The F1 modes look very similar to the standard mode, and they all look like portrait negative film.

The F2 mode is completely different than anything else in the Fuji S5. Sadly the biggest problem with the F2 mode is that it hard clips the highlights and shadows, which is why it looks like a bad scan of a slide instead of like a slide. Even if I liked the F2 colors, you lose shadow detail into clipped black, and the highlights clip without the benefit of the film-like shoulder.

Here are some examples:

Fuji S5 Film Simulation Modes.

The "High Color" version of the S5 is its most default mode, but with the saturation as high as it goes. That's usually how I shoot it. Left in default it's very similar to the other F1 modes.

The F2, to my wild tastes, looks the best, but, unseen at this size, the shadows are clipped.
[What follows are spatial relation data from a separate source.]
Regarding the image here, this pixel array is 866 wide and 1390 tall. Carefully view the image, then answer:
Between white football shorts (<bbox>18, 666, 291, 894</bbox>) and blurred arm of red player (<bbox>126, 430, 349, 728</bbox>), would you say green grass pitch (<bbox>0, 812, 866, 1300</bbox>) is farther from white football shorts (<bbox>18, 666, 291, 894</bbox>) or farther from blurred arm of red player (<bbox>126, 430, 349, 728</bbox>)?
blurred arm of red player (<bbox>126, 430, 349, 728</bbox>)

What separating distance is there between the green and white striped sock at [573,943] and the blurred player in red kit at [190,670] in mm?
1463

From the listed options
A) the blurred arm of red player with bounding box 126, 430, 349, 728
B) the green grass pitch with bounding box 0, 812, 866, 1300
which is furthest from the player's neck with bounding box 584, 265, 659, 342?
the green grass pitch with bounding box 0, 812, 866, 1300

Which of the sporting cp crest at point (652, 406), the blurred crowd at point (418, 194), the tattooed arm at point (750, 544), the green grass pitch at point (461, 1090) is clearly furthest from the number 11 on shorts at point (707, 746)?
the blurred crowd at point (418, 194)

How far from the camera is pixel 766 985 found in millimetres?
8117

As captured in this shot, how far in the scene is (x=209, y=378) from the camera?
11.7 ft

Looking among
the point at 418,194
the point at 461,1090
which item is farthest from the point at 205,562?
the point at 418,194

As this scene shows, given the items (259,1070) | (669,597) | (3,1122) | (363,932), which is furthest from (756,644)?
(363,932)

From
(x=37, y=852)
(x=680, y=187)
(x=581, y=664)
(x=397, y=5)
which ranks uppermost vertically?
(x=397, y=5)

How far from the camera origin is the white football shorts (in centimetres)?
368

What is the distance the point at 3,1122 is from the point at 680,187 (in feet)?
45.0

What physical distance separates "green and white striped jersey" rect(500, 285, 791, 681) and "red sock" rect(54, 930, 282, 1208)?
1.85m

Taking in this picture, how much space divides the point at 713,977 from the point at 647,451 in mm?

Let's compare the Fuji S5's F2 mode to other cameras as I usually shoot them in more-saturated modes:

Comparison of cameras in more vivid settings.

The Canon 5D is the most vivid, because I had it set to +3 saturation. None of the others go past +2. The Canon 30D and Rebel XTi have similar controls.

Next I prefer the Nikons.

The Fuji is least vivid, and its F2 mode is cursed anyway.

The Curse of the F2 Mode

The F2 mode could be great, but it's not.

I was hoping Fuji's wizards would simulate the look of Fuji Velvia 50, but what they appear to have done instead is some trivial straight-line curve mapping.

Instead of preserving the highlights and shadows as film does with a curved shoulder and toe, this F2 mode simply clips off anything brighter or darker than certain levels. (The correct way to implement this mode would have used curved toes and shoulders, not a straight-line clip.)

If the S5 had provisions for custom curves I suspect someone could program some really nice things, but unlike the Nikons (even the D40), the S5 has no ability to allow users to program their own curves.

Fuji S5 Normal mode, color set to HIGH. Rollover to see F2 mode.

The F2 mode would be nice, but as the histograms plainly tell, it hard-clips both highlights and shadows. You can see that as the washing-out of the concrete and door threshold in the foreground. You can see the shadows lose detail in the upper door and the shadows in the bushes.

Here are the clipped highlights, which is sad because the dynamic range advantages of the S5 are lost in the F2 mode.

Crop at 100% from above. Rollover to see F2 mode. See how the highlights look weird, like old pizza, in the F2 mode? Different brightness levels on the concrete take on different hues in the F2 mode. This is unnatural. That's because they are clipping. Steal these JPGs and look at the histograms if you're curious.

Crop at 100% from above. Rollover to see F2 mode. See how the shadows lose detail? That's because they are clipping close to 0,0,0 black. Steal these JPGs and look at the histograms if you're curious.

Yes, you could carefully adjust lighting to match the rendition of the Fuji S5, but then why bother paying for the S5? Worse, unlike the Nikons which automatically map their contrast to the subject's dynamic range, the film modes of the Fuji S5 appear to be fixed. You would have to be an expert to match your lighting to the curves of the F2 mode for the best results.

Sadly this shadow clipping looks like a slide scanned on a cheap scanner with insufficient dMax, and the highlights clip like a primitive digital camera from a few years ago. This is the curse which makes this mode usually look bad.

Velvia 50 looks much better than this on the light table. I can see shadows down to zone I, but not on the S5.

F2 mode never says it's trying to match Velvia; Velvia 50 just happens to be my standard of excellence. The clipping on the highlights and shadows look worse, to me, than any of the excellent Fuji slide films.